Purchase, Friends of The Costume Institute Gifts, 2005
Not on view
This magnificent pair of evening slippers is completely overembroidered in colored seed beads in a pattern that depicts Paul Poiret on one foot and Denise Poiret on the other. They are shown creating a sensation as they enter a crowded ball. Unlike these slippers, which can be best appreciated by close examination, many of Poiret's ensembles were conceived with the graphic boldness of stage costumes. His preference for high color and dramatic, if simple, shapes was appropriate for the world of the paparazzi and the red carpet.
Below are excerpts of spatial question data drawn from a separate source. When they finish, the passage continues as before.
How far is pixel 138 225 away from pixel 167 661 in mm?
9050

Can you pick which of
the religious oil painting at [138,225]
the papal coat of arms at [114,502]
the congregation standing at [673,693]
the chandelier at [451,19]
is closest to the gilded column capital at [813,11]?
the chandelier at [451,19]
This performative role of his fashions is captured in the images of the social couple gliding through the glittering precincts of elite society. The shoes, by the great cobbler Andre Perugia, are, except for one exaggerated detail, in the style of a simple pump. An attenuated tongue evokes historical prototypes from the court of Louis XIV. While Perugia appears to have collaborated with Poiret on occasion, the couturier's most famous innovation in footwear was his endorsement, and Denise Poiret's practice, of wearing boots. Constantly asked to make pronouncements on fashion, the designer, when he spoke of footwear, at one point famously advocated hose colored to match the skirt, with the shoe an accent to the ensemble. But while that was only a phase, his preference for pairing boots with tailored ensembles, particularly of shorter lengths, continued from the early teens until the close of his couture house in 1929. The bottier Favereau created a pair of white calf-height boots for Denise Poiret in 1913, which she continued to wear for decades, generally crushed down around her ankles. Photographs of Poiret's house mannequins sporting his designs from 1919 to 1929 show them wearing shoes of generic simplicity. Even in footwear, it appears that Denise Poiret, once more, was the one who inspired some of Paul Poiret's greater flights of fancy.